The United States, the United Kingdom, the European Union, Canada, and many other countries have banned flights of Russian aircraft through their national airspaces. In retaliation, the regime of Vladimir Putin has forbidden aircraft from these countries to fly through Russia’s territorial airspace. 

The Japanese government has announced additional trade sanctions on Russia, including the export of oil refinery machinery and equipment. Nonetheless, a ban on Russian aircraft entering Japanese airspace has not been included among them. 

The question is why Japan should be the only one of the G7 nations to forgo banning such flights. 

It is unacceptable to allow aircraft belonging to the aggressor Russia to fly through skies around the world, including Japan’s own, until the Russian military has completely withdrawn from Ukraine and aircraft of all nations can fly safely through Ukrainian skies. 

Speaking before the Diet, Prime Minister Kishida said, “Although various nations are in broad agreement on the measures (sanctions), there are differences in details.” He thereby showed hesitancy towards adopting a flight ban among the sanctions. 

If Japan were to ban Russian flights in its airspace, Russia in turn would be sure to ban Japanese aircraft from flying through its airspace. Flights from Japan to European cities would then not be able to fly by the shortest routes through Russian skies, but would instead have to take longer, roundabout routes. Using these alternative flight paths would take more time and expend more aviation fuel. 
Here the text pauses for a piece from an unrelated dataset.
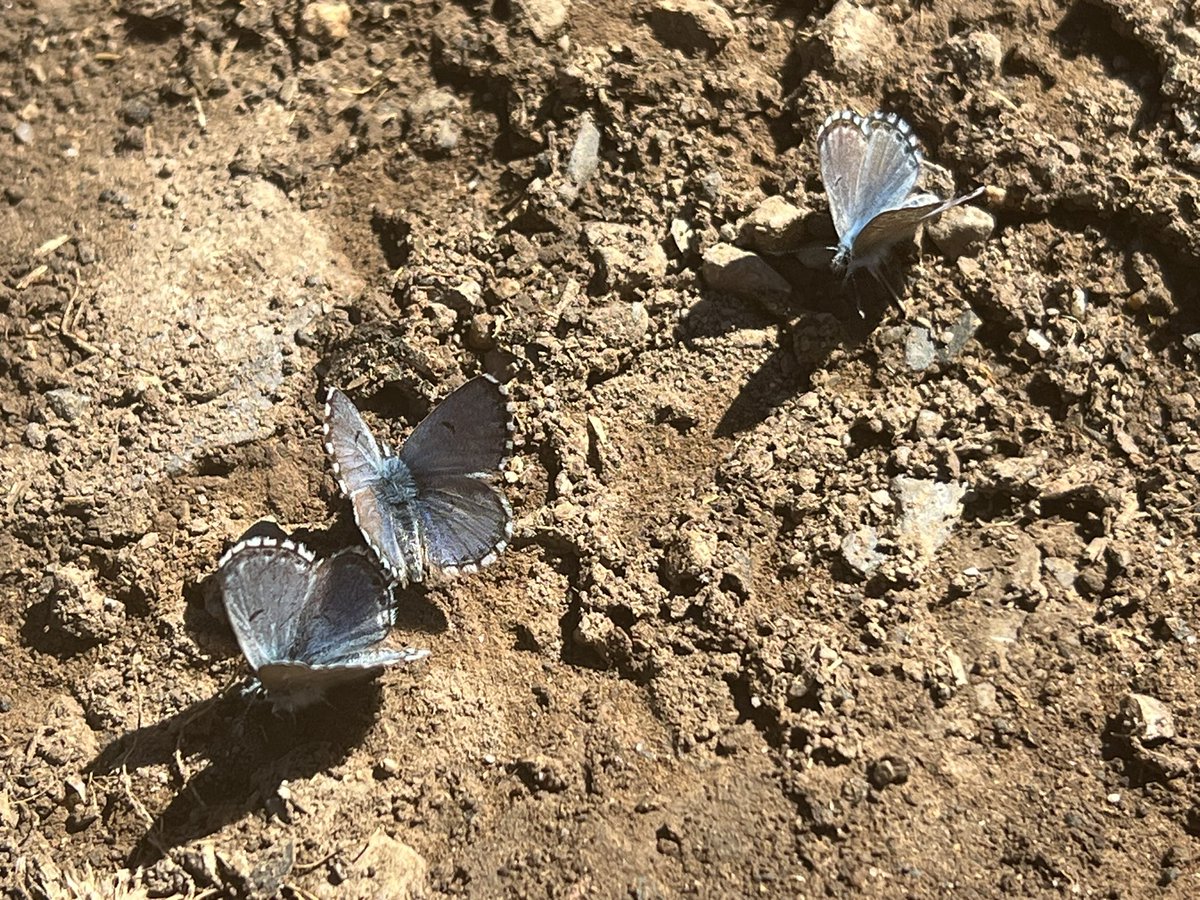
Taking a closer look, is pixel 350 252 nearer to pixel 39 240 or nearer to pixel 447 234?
pixel 447 234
Prime Minister Fumio Kishida answers questions in a Diet session.

It is said that some members of the Kishida administration have raised concerns about the economic losses that will be incurred, especially in terms of logistics and distribution. 

However, the fact is that since March 4, Japan Airlines (JAL) and All Nippon Airways (ANA) have rerouted their flights around Russian airspace. JAL has also suspended its flights to Moscow. Nor are Russian flights to Japan taking place.
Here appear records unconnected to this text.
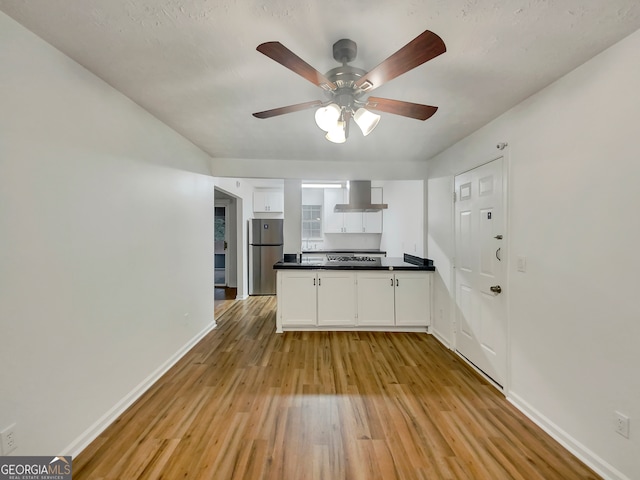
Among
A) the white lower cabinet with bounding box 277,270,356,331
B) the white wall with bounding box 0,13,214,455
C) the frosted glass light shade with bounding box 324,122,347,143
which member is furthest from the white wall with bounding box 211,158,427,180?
the frosted glass light shade with bounding box 324,122,347,143

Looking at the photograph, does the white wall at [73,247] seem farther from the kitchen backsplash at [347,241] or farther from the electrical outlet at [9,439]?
the kitchen backsplash at [347,241]

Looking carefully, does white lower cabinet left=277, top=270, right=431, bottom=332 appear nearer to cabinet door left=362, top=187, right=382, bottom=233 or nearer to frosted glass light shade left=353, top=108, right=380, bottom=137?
frosted glass light shade left=353, top=108, right=380, bottom=137

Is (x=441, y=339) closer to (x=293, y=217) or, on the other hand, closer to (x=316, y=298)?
(x=316, y=298)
By flying around Russian airspace, airlines no longer have to pay the rather steep overflight charges Russia demands. In any event, special considerations for cargo flights provide no justification for holding back from applying sanctions on Moscow. 

The Putin regime has already designated Japan and other countries that have imposed sanctions on it as “unfriendly nations.” And President Putin himself has likened the sanctions on Russia to an “an act of war.” 

Consequently, flying through Russian skies is already dangerous. 

Diet member Masahisa Sato, chairman of the Foreign Affairs Division of the Liberal Democratic Party, has lambasted the government’s response, declaring, “Won’t the message we end up sending be that [for Japan] making money is more important than saving [Ukrainian] lives?”

Furthermore, if there is a crisis involving Japan or Taiwan, if Western countries were to demur in imposing sanctions, citing logistics and distribution considerations, Japan would be in no position to object. 

We are talking about an ongoing war of aggression. Prime Minister Kishida needs to look at the big picture and ban Russian flights.